Bible Translated Into Emoji as 'Scripture 4 Millennials'

emoji bible translation
The King James version of the Bible was translated into emoji to bring the word of God to the “under 40 generation.” Unicode/ Newsweek

Mankind created emoji in its own image. Now the popular ideograms are being used to spread the word of how God created mankind in his own image.

Bible Emoji: Scripture 4 Millennials was released this week on the iTunes store for $2.99 with the aim of reaching a new generation of worshippers.

The anonymous creator, known only as the "sunglasses smiley emoji," told religious website Christian Headlines that the new translation would broaden the appeal of the original version.

"What's amazing about emojis, and what's made them so successful, is that they're language-agnostic—they allow you to convey an idea to anyone, regardless of what language they speak," the creator said.

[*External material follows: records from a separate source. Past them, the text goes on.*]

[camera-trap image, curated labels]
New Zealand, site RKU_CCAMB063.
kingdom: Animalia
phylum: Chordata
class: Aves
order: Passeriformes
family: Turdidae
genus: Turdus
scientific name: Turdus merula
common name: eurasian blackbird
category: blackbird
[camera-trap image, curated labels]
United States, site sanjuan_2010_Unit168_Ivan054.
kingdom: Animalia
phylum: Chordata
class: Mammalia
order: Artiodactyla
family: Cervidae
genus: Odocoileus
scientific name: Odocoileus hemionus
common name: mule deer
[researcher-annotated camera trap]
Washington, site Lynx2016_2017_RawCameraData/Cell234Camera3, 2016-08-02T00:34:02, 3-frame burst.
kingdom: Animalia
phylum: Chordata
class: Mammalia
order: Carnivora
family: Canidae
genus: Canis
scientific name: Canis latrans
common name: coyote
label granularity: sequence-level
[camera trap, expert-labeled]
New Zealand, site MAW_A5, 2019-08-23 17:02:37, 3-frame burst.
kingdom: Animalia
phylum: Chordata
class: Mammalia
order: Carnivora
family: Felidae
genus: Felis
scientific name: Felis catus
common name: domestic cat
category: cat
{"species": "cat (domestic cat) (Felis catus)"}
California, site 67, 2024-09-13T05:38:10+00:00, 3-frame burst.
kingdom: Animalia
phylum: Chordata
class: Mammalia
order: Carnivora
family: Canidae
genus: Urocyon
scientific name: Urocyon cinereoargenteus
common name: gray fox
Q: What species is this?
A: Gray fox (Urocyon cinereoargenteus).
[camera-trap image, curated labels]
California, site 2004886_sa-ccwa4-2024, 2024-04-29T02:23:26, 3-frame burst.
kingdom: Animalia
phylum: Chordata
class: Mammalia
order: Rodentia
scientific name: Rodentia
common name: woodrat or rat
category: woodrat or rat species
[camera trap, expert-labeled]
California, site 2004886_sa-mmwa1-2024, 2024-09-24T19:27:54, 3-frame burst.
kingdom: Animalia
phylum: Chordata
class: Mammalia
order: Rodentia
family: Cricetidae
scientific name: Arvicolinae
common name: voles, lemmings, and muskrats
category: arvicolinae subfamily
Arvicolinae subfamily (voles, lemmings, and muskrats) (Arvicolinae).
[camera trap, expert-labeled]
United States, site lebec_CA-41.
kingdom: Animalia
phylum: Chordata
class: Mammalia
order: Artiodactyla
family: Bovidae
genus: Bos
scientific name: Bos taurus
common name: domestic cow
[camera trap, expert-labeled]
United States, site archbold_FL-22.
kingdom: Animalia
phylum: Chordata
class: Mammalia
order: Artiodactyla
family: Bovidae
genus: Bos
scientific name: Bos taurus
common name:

"A major goal of this whole process was to take a book that I think is very non-approachable to lay readers and try to make it more approachable by removing a lot of its density."

The Bible... translated w/ Emojis!

— BibleEmoji 🙏 (@BibleEmoji) May 29, 2016

The digital missionary developed the emoji translator to be used on the King James Version (KJV) Bible, which according to Guinness World Records is the best-selling book of all time.

The translator program matched 200 words commonly found in the KJV Bible with 80 different emoji symbols. The new version cuts out about 10-15 percent of the original characters.

Reception of the emoji Bible has been mixed, with reviews on iTunes ranging from "kind of cool," to "why has God abandoned us."

One user by the name of Wildwesthero summed it up, writing: "As well-intentioned as the author is, this book is just terrible."